Blues infecto con grasa como para hacer resbalar a un elefante. Lo del este malagueño es otra vuelta de tuerca al espíritu cazalloso y mugriento del mítico sello Crypt Records (léase Oblivians, The Gories, New Bomb Turks y lindezas de este pelaje). One man band de grandes hechuras, Branquias Johnson factura una mezcla de garaje-punk, blues lo-fi y psych-rock sucio y primitivo muy en la onda de clásicos del calibre de Hasil Adkins, Link Wray, The Sonics, The Trashmen, The Cramps o Bob Log III. Haciendo gala de una voz cavernosa como pocas y una base rítmica digna de los simios evolucionados de Kubrick, este guerrillero del rock de armas tomar lleva tiempo prodigándose por garitos infectos impregnando a sus acólitos (que cada vez son más numerosos) de una mixtura repleta de pasión y descaro, una receta digna de un auténtico anti héroe del punk estatal.
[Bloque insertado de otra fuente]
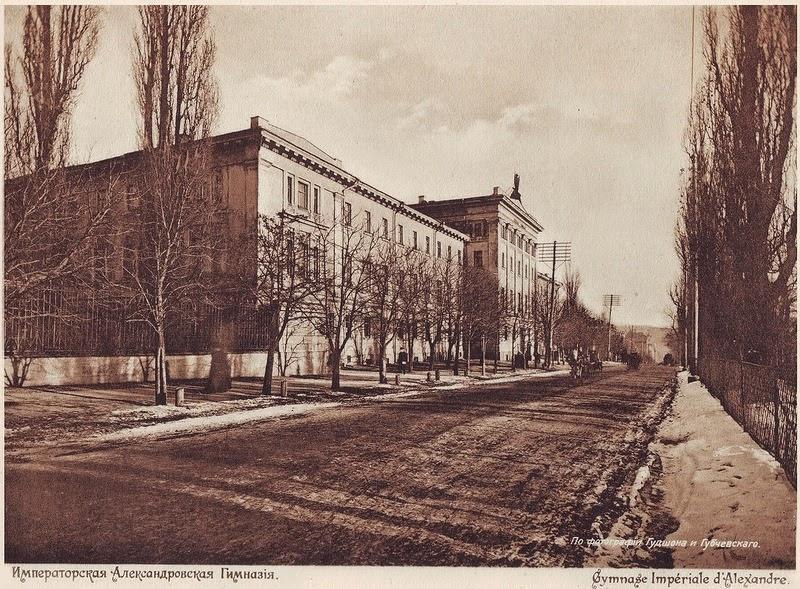 102 года тому назад Kiev, 1912 (12)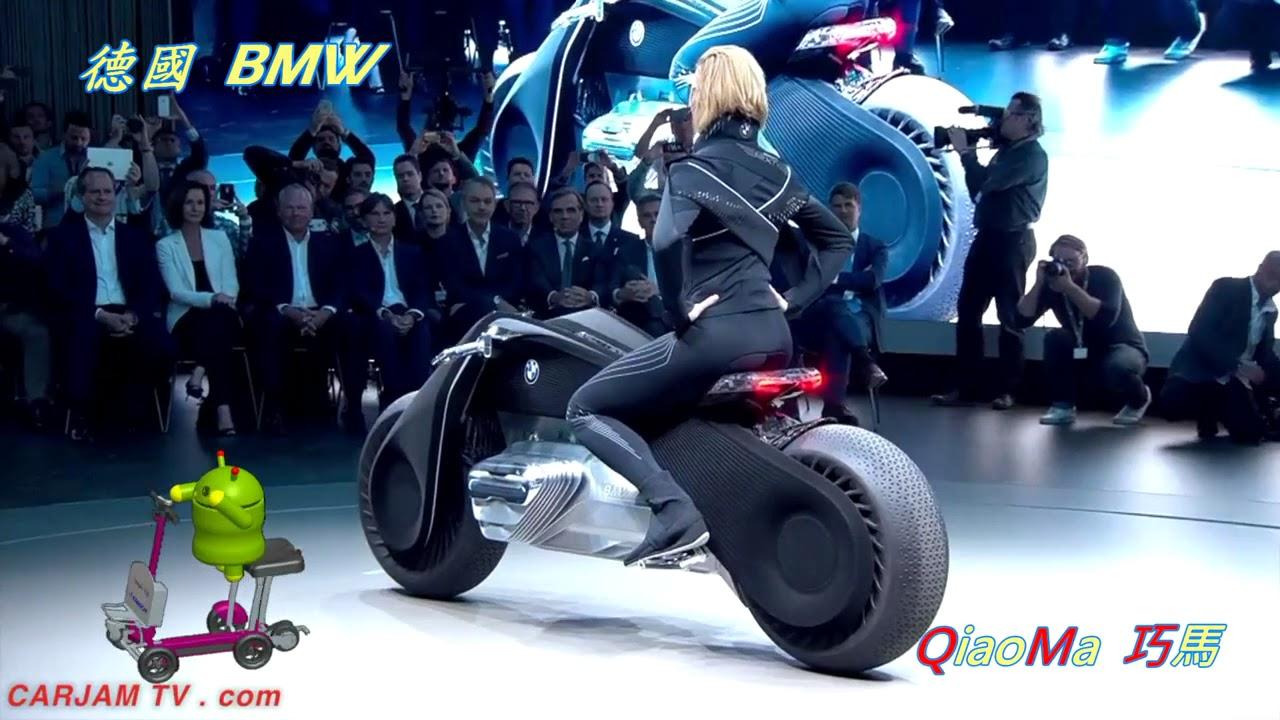 世界兩輪自動平衡機車介紹 - YouTube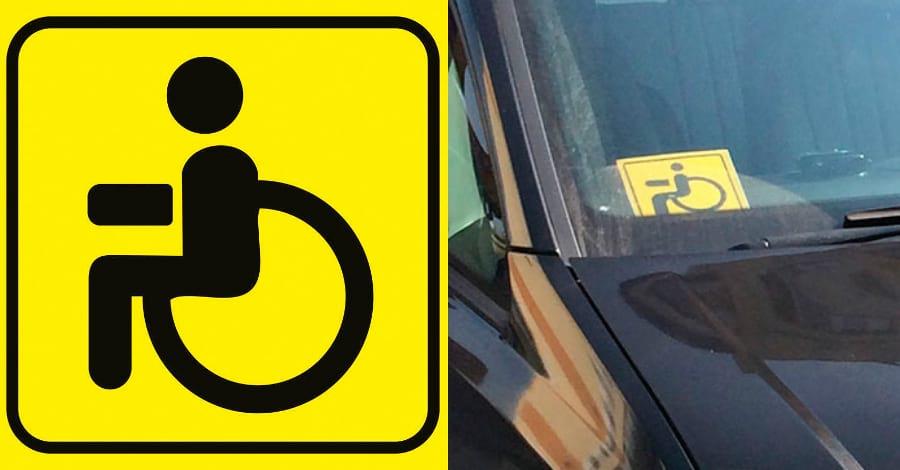 Как получить автомобильный знак, свидетельствующий об инвалидности в 2019 году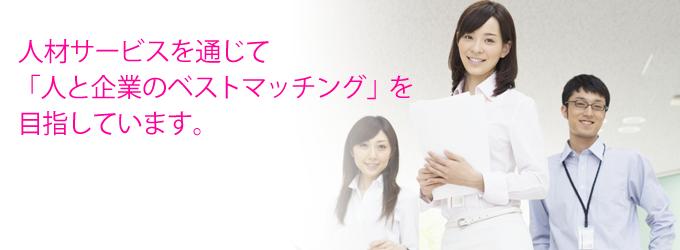 求職者TOP_01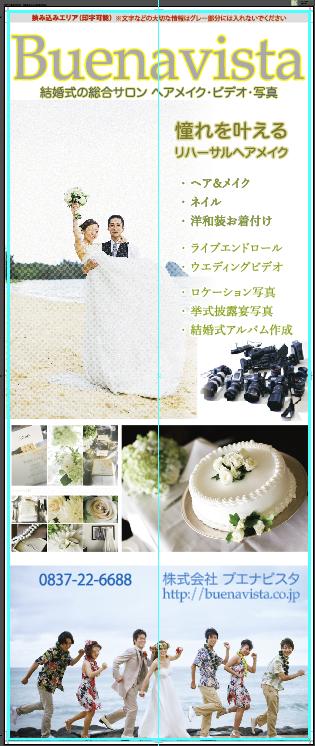 2月7日記事「大谷山荘ブライダルフェア」JAMU出店情報画像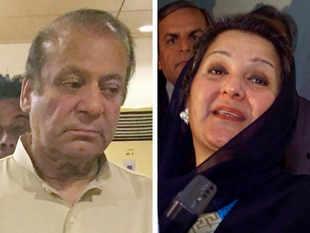 See Nawaz Sharif's emotional farewell to wife Begum Kulsoom
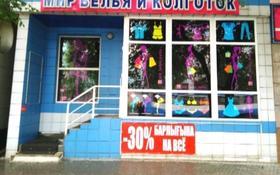 Магазин площадью 56 м², Сагадата Нурмагамбетова 34 за 350 000 〒 в Усть-Каменогорске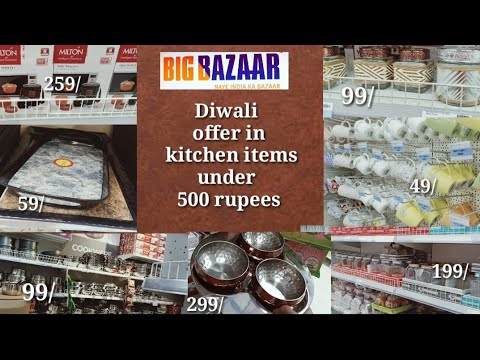 Big bazar Diwali offer on kitchen items   Kitchen items under 500   bigbazar new arrival for diwali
Cortes como ‘Inútil’, ‘Lobo sin dientes’ o ‘Chavita’ ya se han convertido en himnos de una escena anidada en el underground más irreverente. “Rock And Roll y garaje de mierda” de la mano del nuevo Rey Midas del fast-food rock. Una propuesta de lo más perjudicial para corazones de algodón de azúcar y oídos de porcelana.